TASK INSTRUCTIONS — Only the lines below starting at the one containing "hton inn hotels" and ending at the one containing "Die kompakte Mini-Küche" belong in the answer, each copied exactly.

Extracted records —
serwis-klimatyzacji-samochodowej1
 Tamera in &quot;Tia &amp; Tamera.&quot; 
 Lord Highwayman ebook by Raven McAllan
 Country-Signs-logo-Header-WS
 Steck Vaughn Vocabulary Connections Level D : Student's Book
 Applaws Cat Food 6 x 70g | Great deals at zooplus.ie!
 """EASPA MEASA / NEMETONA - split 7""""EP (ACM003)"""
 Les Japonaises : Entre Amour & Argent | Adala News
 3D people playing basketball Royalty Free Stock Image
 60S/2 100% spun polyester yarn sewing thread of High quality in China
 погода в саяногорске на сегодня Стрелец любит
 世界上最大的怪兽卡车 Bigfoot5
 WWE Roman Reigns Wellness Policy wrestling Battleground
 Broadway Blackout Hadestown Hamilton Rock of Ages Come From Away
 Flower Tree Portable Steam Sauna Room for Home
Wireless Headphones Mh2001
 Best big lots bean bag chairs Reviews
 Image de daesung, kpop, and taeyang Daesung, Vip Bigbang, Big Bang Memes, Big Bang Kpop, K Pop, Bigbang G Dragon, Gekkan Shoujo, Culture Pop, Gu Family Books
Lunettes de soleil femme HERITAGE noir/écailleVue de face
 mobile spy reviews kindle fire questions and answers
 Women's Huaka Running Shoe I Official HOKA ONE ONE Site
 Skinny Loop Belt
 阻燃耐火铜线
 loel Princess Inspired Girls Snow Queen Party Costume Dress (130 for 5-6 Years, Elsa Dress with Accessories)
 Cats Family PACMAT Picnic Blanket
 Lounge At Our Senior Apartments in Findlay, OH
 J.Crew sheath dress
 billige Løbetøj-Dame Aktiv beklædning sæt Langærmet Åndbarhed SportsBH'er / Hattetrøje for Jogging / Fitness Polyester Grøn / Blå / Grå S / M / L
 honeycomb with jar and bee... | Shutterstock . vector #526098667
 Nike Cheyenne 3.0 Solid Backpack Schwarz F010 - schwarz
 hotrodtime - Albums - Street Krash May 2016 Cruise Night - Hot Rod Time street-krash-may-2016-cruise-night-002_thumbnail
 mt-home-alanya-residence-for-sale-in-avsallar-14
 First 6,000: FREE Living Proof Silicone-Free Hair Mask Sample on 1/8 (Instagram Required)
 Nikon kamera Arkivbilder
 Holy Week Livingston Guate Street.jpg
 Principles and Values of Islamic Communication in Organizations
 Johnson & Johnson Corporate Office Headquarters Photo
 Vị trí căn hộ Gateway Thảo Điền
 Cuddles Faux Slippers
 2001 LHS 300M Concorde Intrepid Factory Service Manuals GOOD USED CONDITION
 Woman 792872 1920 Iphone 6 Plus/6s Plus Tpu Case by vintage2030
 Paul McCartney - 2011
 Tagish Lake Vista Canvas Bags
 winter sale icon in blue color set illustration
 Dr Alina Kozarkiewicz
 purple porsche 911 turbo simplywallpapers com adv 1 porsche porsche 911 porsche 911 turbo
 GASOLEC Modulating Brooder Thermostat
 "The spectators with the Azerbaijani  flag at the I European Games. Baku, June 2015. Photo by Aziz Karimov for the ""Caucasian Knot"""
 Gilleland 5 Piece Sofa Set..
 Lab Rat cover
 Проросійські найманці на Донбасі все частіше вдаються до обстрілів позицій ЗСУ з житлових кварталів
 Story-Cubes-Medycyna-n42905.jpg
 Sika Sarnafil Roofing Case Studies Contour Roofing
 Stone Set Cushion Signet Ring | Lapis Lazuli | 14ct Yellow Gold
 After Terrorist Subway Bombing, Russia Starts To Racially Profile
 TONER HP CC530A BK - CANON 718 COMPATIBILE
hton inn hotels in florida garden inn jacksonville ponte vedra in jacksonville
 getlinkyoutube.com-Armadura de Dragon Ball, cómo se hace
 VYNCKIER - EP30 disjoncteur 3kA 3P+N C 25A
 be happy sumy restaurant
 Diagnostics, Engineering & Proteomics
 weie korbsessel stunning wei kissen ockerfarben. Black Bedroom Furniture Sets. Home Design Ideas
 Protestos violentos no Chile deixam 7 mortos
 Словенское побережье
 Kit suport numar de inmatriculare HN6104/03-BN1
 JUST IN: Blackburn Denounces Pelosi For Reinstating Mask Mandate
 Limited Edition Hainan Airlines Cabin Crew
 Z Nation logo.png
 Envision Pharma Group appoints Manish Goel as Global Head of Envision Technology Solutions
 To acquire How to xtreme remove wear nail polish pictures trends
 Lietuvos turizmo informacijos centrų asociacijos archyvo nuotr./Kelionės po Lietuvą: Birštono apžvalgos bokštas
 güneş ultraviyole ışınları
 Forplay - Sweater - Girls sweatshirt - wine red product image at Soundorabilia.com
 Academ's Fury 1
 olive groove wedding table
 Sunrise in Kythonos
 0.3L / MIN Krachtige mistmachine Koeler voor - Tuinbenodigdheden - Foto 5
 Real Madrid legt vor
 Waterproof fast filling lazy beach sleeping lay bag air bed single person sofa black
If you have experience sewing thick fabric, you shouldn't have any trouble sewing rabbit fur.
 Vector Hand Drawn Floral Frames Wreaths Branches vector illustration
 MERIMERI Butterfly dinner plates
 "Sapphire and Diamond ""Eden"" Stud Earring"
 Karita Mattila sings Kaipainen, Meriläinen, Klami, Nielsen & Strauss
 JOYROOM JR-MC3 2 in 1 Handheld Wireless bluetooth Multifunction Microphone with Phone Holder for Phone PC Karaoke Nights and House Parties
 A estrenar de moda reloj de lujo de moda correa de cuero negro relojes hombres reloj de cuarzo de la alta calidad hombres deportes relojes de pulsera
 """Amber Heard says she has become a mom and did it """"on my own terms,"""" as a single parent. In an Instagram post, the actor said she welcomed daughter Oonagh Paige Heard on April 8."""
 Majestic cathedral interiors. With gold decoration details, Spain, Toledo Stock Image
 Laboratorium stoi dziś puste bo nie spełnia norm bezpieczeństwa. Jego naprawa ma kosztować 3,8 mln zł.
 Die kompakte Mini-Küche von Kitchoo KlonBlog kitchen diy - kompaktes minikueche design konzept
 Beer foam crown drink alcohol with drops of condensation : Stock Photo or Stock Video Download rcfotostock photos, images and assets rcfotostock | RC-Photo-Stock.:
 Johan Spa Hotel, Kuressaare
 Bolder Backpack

SOLUTION —
hton inn hotels in florida garden inn jacksonville ponte vedra in jacksonville
 getlinkyoutube.com-Armadura de Dragon Ball, cómo se hace
 VYNCKIER - EP30 disjoncteur 3kA 3P+N C 25A
 be happy sumy restaurant
 Diagnostics, Engineering & Proteomics
 weie korbsessel stunning wei kissen ockerfarben. Black Bedroom Furniture Sets. Home Design Ideas
 Protestos violentos no Chile deixam 7 mortos
 Словенское побережье
 Kit suport numar de inmatriculare HN6104/03-BN1
 JUST IN: Blackburn Denounces Pelosi For Reinstating Mask Mandate
 Limited Edition Hainan Airlines Cabin Crew
 Z Nation logo.png
 Envision Pharma Group appoints Manish Goel as Global Head of Envision Technology Solutions
 To acquire How to xtreme remove wear nail polish pictures trends
 Lietuvos turizmo informacijos centrų asociacijos archyvo nuotr./Kelionės po Lietuvą: Birštono apžvalgos bokštas
 güneş ultraviyole ışınları
 Forplay - Sweater - Girls sweatshirt - wine red product image at Soundorabilia.com
 Academ's Fury 1
 olive groove wedding table
 Sunrise in Kythonos
 0.3L / MIN Krachtige mistmachine Koeler voor - Tuinbenodigdheden - Foto 5
 Real Madrid legt vor
 Waterproof fast filling lazy beach sleeping lay bag air bed single person sofa black
If you have experience sewing thick fabric, you shouldn't have any trouble sewing rabbit fur.
 Vector Hand Drawn Floral Frames Wreaths Branches vector illustration
 MERIMERI Butterfly dinner plates
 "Sapphire and Diamond ""Eden"" Stud Earring"
 Karita Mattila sings Kaipainen, Meriläinen, Klami, Nielsen & Strauss
 JOYROOM JR-MC3 2 in 1 Handheld Wireless bluetooth Multifunction Microphone with Phone Holder for Phone PC Karaoke Nights and House Parties
 A estrenar de moda reloj de lujo de moda correa de cuero negro relojes hombres reloj de cuarzo de la alta calidad hombres deportes relojes de pulsera
 """Amber Heard says she has become a mom and did it """"on my own terms,"""" as a single parent. In an Instagram post, the actor said she welcomed daughter Oonagh Paige Heard on April 8."""
 Majestic cathedral interiors. With gold decoration details, Spain, Toledo Stock Image
 Laboratorium stoi dziś puste bo nie spełnia norm bezpieczeństwa. Jego naprawa ma kosztować 3,8 mln zł.
 Die kompakte Mini-Küche von Kitchoo KlonBlog kitchen diy - kompaktes minikueche design konzept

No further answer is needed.